Mais le plus curieux,
c'est qu'en sortant de ce Congrès de Venise, je rencontre
un délégué de la Chambre de Commerce de
Pékin et de Tien-Tsin, qui m'arrête et me dit en
espéranto (pas en chinois, je n'aurais pas compris !)
qu'il avait eu plaisir à m'entendre parler, que je m'en
étais bien tiré. Je lui ai répondu. Donc,
dès te premier contact, j'avais parlé avec un
Chinois ! Dans le couloir du train de retour, j'ai été
rejoint par un Hongrois qui parlait naturellement sa langue,
que je ne connais pas, inutile de vous le dire.
Pendant vingt minutes,
grâce à l'espéranto, j'ai pu m'entretenir
avec ce Hongrois comme j'avais pu le faire avec le Chinois.
(Applaudissements.)
Article.
Passons maintenant
à l'article. L'article se dit : la, toujours,
au masculin, au féminin, au pluriel, il est inutile de
mettre la marque du pluriel, puisqu'il y en aura une sur le
nom et l'adjectif.
Donc la = le,
la, les.
Substantif.
Le substantif se termine
toujours par un o. Vous aurez par exemple, la komerco
(le commerce), la patro (le père), la birdo
(l'oiseau), la knabo (l'enfant). Je vous indique différentes
racines qui vous montrent des origines nationales variées,
mais il est à remarquer que le latin domine. Et Zamenhof,
qui était un Polonais et un polyglotte remarquable, avait
eu l'astuce de prendre la racine commune, au plus grand nombre
de langues ; si bien qu'on peut dire qu'il y a 75 % des racines
de chaque langue dans l'espéranto. Quand on apprend l'espéranto,
on a l'impression que cette langue a été faite
pour soi plutôt que pour le voisin. Et cela, tous les
étrangers le disent.
Adjectif
et adverbe.
L'adjectif se termine
toujours par un a :
komerca, commercial
;
patra, paternel ;
frata, fraternel, etc.
L'adverbe se termine
toujours par un e :
komerce, commercialement
;
patre, paternellement ;
frate, fraternellement, etc.
Pluriel.
La marque du pluriel,
c'est le j :
la komercoj,
les commerces ;
la patroj, les pères ;
la fratoj, les frères ;
la knaboj, les enfants, etc.

→ **Jeu de données**
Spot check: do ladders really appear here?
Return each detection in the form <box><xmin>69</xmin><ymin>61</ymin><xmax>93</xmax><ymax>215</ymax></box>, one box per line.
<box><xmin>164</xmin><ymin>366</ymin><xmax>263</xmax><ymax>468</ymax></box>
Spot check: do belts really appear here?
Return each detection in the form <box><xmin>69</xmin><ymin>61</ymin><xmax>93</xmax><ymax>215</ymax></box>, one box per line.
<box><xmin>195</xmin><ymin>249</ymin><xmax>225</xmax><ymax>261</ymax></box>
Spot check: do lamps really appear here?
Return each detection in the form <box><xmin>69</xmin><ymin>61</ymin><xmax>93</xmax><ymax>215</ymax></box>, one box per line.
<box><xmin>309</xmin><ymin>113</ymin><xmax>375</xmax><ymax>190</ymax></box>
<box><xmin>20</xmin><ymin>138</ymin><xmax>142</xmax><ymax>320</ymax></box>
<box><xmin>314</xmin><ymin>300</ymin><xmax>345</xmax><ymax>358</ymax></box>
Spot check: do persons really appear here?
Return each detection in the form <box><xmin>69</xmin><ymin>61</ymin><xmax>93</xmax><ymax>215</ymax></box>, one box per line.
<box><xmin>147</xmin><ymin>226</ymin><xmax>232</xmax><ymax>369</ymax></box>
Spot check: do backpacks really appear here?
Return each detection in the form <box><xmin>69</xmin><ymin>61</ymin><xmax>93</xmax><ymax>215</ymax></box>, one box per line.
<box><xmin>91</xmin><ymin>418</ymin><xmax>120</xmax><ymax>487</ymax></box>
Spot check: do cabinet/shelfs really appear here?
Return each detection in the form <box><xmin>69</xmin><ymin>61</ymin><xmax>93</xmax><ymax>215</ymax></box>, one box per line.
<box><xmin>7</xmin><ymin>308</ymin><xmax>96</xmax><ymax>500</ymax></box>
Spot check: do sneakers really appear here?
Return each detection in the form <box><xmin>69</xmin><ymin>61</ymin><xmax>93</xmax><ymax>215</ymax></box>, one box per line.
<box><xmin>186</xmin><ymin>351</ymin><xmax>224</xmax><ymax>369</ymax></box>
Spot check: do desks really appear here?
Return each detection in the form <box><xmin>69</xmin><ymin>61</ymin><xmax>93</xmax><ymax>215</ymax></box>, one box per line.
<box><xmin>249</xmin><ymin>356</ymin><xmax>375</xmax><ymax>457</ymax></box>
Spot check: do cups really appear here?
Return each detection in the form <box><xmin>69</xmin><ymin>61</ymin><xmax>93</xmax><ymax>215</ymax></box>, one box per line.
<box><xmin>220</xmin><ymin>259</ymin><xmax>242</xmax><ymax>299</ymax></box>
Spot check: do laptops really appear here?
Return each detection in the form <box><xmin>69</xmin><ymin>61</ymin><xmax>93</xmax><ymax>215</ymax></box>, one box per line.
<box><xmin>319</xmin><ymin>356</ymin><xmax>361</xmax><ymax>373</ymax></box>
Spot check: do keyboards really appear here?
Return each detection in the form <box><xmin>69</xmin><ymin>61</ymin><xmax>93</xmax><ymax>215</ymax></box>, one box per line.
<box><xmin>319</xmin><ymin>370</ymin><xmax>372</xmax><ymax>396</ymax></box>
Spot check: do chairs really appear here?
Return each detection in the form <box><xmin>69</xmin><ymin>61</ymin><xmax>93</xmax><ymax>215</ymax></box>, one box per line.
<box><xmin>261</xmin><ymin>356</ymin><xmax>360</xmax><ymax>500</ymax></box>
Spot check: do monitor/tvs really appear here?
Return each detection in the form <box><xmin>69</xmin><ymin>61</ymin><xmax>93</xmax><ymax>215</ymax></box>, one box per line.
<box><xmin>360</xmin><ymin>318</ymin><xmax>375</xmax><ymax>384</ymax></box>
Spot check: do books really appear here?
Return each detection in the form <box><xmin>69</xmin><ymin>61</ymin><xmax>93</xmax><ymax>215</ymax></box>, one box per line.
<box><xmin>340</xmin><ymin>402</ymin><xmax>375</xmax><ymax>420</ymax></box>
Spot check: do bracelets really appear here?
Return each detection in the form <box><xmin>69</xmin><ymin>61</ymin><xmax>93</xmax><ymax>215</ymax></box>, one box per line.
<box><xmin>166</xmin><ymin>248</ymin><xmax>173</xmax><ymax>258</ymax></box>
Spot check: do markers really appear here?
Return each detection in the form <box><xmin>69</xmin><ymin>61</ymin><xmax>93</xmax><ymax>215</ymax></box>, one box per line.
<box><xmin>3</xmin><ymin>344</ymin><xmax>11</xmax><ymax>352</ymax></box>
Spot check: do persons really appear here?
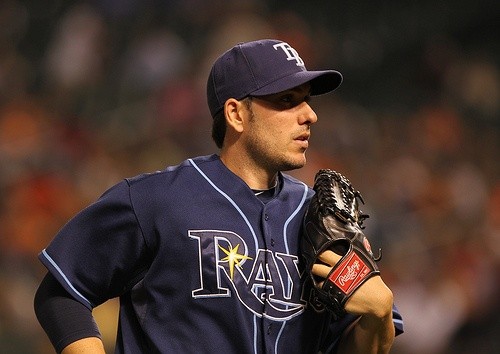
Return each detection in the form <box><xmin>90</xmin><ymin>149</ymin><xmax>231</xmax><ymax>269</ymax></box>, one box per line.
<box><xmin>34</xmin><ymin>37</ymin><xmax>405</xmax><ymax>354</ymax></box>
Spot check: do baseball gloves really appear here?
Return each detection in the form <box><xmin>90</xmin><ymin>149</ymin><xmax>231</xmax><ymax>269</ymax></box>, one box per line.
<box><xmin>297</xmin><ymin>168</ymin><xmax>382</xmax><ymax>309</ymax></box>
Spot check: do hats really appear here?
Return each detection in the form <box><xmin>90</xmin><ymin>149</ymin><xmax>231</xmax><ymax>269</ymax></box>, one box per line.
<box><xmin>207</xmin><ymin>39</ymin><xmax>343</xmax><ymax>118</ymax></box>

→ **Objectif**
D'après le texte sur l'espéranto, par quelle lettre l'adjectif se termine-t-il toujours ?

→ **Réponse**
L'adjectif se termine toujours par un a.